ST. LOUIS (KMOX) - While researchers around the world race to perfect a coronavirus vaccine, a Washington University in St. Louis researcher says it's possible they could all come up empty and no vaccine will ever be developed.

Washington University Center for Research, Innovation and Biotechnology Director Michael Kinch points out that that has been the case with previous viruses.

"There are some infectious diseases and viruses that are not able to be prevented with vaccines," says Kinch. "An example of that is HIV.

"We do know that with seasonal coronaviruses, which are cousins to the current virus that's causing such harm, that often-times you only have about a year of immunity when you're actually infected, which is when the body should be most responsive. So, it's conceivable that the body may not be able to respond to this."

While President Donald Trump says a vaccine could be ready by next month, Kinch says one likely won't be ready until at least late next summer. He says despite efforts to speed up the process, it takes time to make sure a vaccine works and is safe.
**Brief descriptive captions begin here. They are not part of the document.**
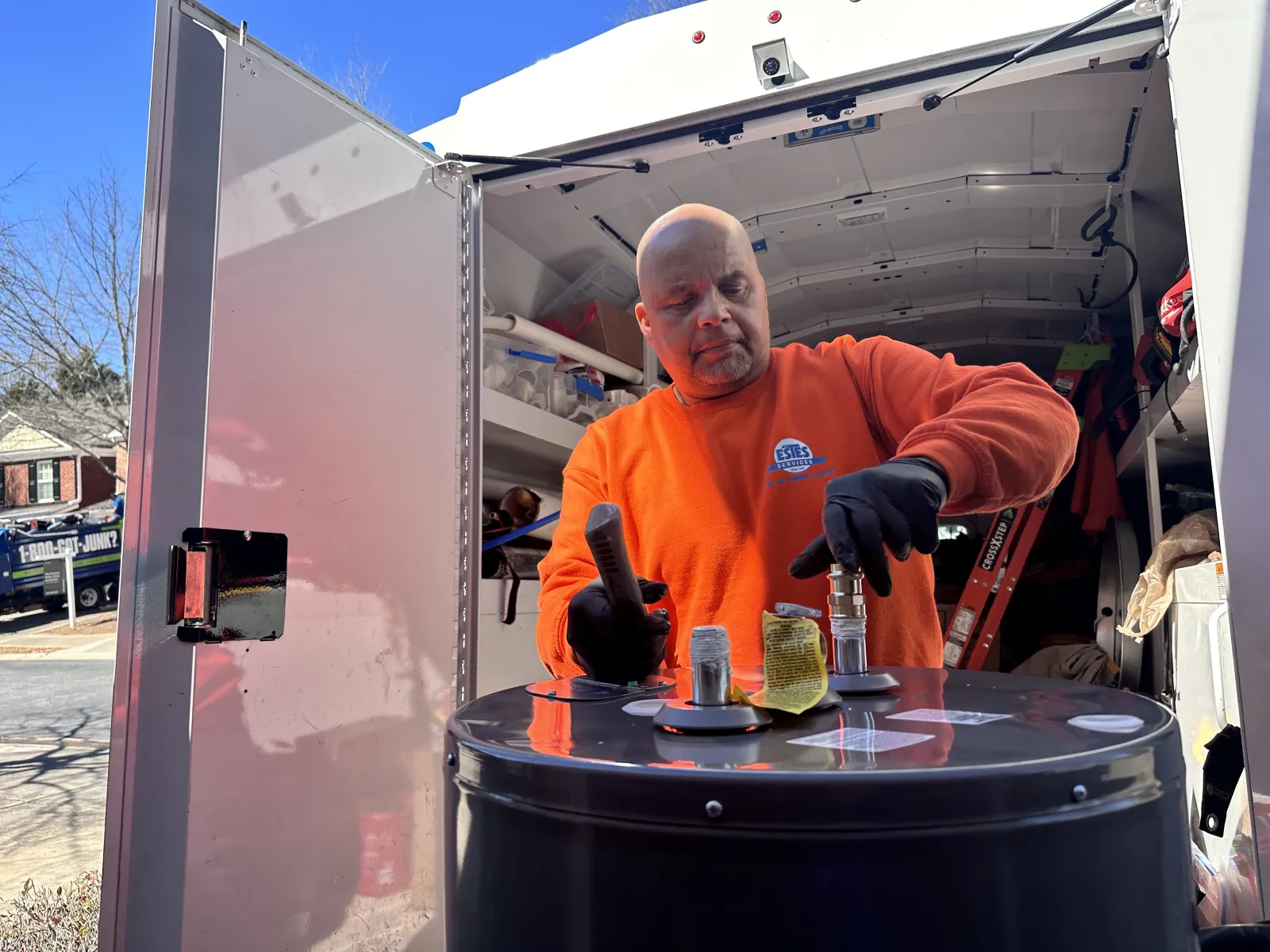 Estes Plumber in orange sweatshirt uniform replacing a tank water heater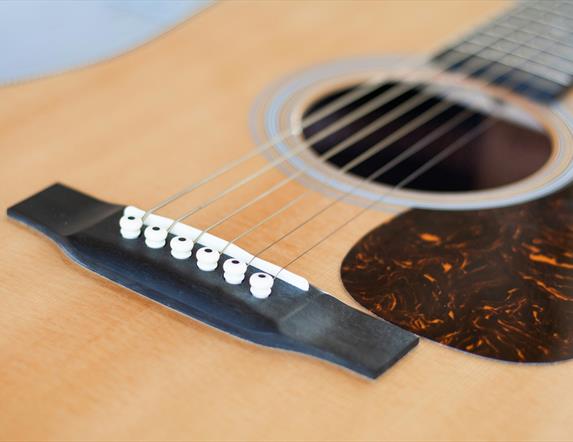 Close up photograph of an acoustic guitar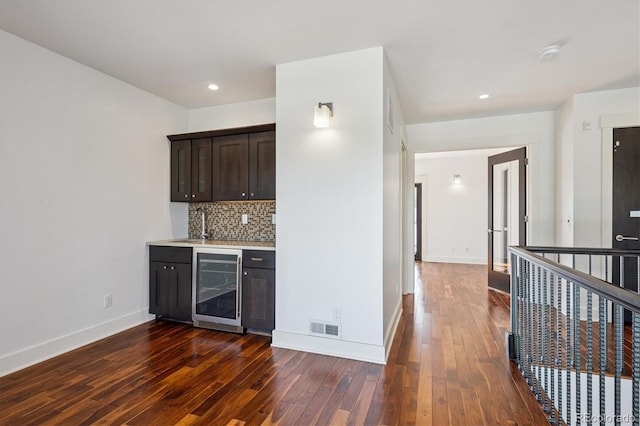 370 Garfield St, Denver, CO 80206 - indoor bar featuring wine cooler, dark wood-type flooring, decorative backsplash, and recessed lighting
"It takes time for the immune system to turn on and it takes time to determine whether it's doing a good thing or a bad thing," he says. "Frankly, that's just time and unless we come up with a time machine there's no way to accelerate the pace of biology."

Kinch says because of the possibility that a vaccine will not be developed, we have to treat covid research like a mutual fund, with many different components.

"We need to have a well-balanced portfolio of therapeutics, of different types of vaccines and of different types of measures to be able to combat the virus and to detect the virus," he says.